Stored data:
○ ○ ○

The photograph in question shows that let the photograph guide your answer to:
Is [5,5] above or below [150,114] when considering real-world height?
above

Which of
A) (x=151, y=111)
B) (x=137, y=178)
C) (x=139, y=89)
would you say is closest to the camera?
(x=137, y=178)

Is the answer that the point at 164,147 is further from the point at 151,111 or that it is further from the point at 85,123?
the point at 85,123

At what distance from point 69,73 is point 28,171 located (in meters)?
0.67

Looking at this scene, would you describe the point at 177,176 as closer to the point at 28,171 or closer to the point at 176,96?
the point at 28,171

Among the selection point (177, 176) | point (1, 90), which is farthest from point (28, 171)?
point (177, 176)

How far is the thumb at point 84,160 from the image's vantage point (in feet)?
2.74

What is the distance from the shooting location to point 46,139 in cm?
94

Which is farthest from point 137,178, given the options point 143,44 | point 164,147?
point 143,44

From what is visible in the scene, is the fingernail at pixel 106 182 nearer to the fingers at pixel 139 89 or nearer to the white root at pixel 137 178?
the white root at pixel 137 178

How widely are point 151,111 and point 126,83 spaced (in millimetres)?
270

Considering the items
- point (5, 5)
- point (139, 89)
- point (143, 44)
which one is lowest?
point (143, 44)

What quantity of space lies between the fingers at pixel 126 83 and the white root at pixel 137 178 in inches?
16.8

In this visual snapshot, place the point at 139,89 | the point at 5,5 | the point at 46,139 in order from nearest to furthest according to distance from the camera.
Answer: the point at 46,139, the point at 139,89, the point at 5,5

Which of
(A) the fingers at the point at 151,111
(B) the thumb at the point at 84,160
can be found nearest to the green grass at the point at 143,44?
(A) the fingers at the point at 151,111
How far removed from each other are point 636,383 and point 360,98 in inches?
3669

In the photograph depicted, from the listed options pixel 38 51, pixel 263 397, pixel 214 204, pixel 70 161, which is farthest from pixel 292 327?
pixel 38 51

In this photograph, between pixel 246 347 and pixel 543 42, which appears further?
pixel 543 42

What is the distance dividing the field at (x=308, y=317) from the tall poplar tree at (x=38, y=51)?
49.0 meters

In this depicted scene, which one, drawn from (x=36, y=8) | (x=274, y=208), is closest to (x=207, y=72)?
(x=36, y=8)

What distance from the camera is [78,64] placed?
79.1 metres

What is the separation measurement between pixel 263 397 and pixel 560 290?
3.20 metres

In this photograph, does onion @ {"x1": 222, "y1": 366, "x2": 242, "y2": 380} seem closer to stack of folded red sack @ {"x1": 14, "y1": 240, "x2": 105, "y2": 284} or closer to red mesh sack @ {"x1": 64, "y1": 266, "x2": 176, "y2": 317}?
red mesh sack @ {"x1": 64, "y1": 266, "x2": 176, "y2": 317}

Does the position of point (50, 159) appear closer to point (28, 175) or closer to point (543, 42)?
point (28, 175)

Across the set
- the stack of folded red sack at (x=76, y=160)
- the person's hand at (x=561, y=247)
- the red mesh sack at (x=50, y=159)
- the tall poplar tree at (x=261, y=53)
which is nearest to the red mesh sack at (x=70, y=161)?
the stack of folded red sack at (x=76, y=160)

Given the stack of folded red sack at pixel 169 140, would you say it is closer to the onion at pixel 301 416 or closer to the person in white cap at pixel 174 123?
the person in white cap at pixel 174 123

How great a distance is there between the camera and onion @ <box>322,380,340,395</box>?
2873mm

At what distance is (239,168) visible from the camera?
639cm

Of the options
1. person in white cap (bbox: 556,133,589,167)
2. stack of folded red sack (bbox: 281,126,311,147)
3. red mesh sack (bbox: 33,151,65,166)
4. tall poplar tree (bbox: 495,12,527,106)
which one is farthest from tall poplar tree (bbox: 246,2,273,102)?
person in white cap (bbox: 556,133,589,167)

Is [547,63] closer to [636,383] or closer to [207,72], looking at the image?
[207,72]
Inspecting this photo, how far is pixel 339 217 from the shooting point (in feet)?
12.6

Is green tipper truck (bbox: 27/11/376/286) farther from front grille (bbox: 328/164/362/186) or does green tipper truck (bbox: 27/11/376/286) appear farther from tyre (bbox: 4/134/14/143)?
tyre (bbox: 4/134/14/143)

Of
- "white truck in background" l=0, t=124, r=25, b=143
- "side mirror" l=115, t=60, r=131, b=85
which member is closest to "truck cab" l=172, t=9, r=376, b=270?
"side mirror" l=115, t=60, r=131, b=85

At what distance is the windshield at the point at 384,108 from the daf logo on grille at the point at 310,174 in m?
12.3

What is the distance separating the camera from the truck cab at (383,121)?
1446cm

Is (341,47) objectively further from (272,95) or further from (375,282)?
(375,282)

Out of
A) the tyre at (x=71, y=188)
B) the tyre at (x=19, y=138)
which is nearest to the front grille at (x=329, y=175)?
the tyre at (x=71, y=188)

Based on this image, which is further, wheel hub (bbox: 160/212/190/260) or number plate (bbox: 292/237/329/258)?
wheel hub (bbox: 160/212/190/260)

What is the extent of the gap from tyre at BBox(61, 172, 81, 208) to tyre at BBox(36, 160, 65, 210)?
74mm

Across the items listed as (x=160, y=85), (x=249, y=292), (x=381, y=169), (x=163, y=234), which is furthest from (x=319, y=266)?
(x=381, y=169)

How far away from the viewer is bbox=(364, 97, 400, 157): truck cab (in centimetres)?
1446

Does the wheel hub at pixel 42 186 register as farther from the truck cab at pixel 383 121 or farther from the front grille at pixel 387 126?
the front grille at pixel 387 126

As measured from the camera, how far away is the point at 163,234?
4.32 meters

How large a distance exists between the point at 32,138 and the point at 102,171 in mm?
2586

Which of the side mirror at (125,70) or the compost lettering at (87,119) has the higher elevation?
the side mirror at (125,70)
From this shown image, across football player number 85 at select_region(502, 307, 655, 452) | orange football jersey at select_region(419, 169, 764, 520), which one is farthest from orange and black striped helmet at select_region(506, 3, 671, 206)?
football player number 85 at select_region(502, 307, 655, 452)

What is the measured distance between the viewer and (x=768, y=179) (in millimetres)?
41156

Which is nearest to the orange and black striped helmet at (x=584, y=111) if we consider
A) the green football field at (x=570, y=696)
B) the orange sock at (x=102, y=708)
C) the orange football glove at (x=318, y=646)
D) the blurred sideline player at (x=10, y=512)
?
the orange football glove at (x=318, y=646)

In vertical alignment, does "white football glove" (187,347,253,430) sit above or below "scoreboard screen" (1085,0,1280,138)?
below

○ ○ ○

**GOAL OF THE EXERCISE:** Rewrite the part of the material that opens with the line containing "As measured from" and closes with the end of the material, substituting "closest" for "nearest" and leaving everything else unchanged.

**FULL RESPONSE:**
As measured from the camera, how far away is the point at 163,234?
4.32 meters

How large a distance exists between the point at 32,138 and the point at 102,171 in mm?
2586

Which of the side mirror at (125,70) or the compost lettering at (87,119) has the higher elevation?
the side mirror at (125,70)
From this shown image, across football player number 85 at select_region(502, 307, 655, 452) | orange football jersey at select_region(419, 169, 764, 520), which one is farthest from orange and black striped helmet at select_region(506, 3, 671, 206)?
football player number 85 at select_region(502, 307, 655, 452)

What is the measured distance between the viewer and (x=768, y=179) (in millimetres)?
41156

Which is closest to the orange and black striped helmet at (x=584, y=111) if we consider
A) the green football field at (x=570, y=696)
B) the orange sock at (x=102, y=708)
C) the orange football glove at (x=318, y=646)
D) the blurred sideline player at (x=10, y=512)
?
the orange football glove at (x=318, y=646)

In vertical alignment, does "white football glove" (187,347,253,430) sit above or below "scoreboard screen" (1085,0,1280,138)?
below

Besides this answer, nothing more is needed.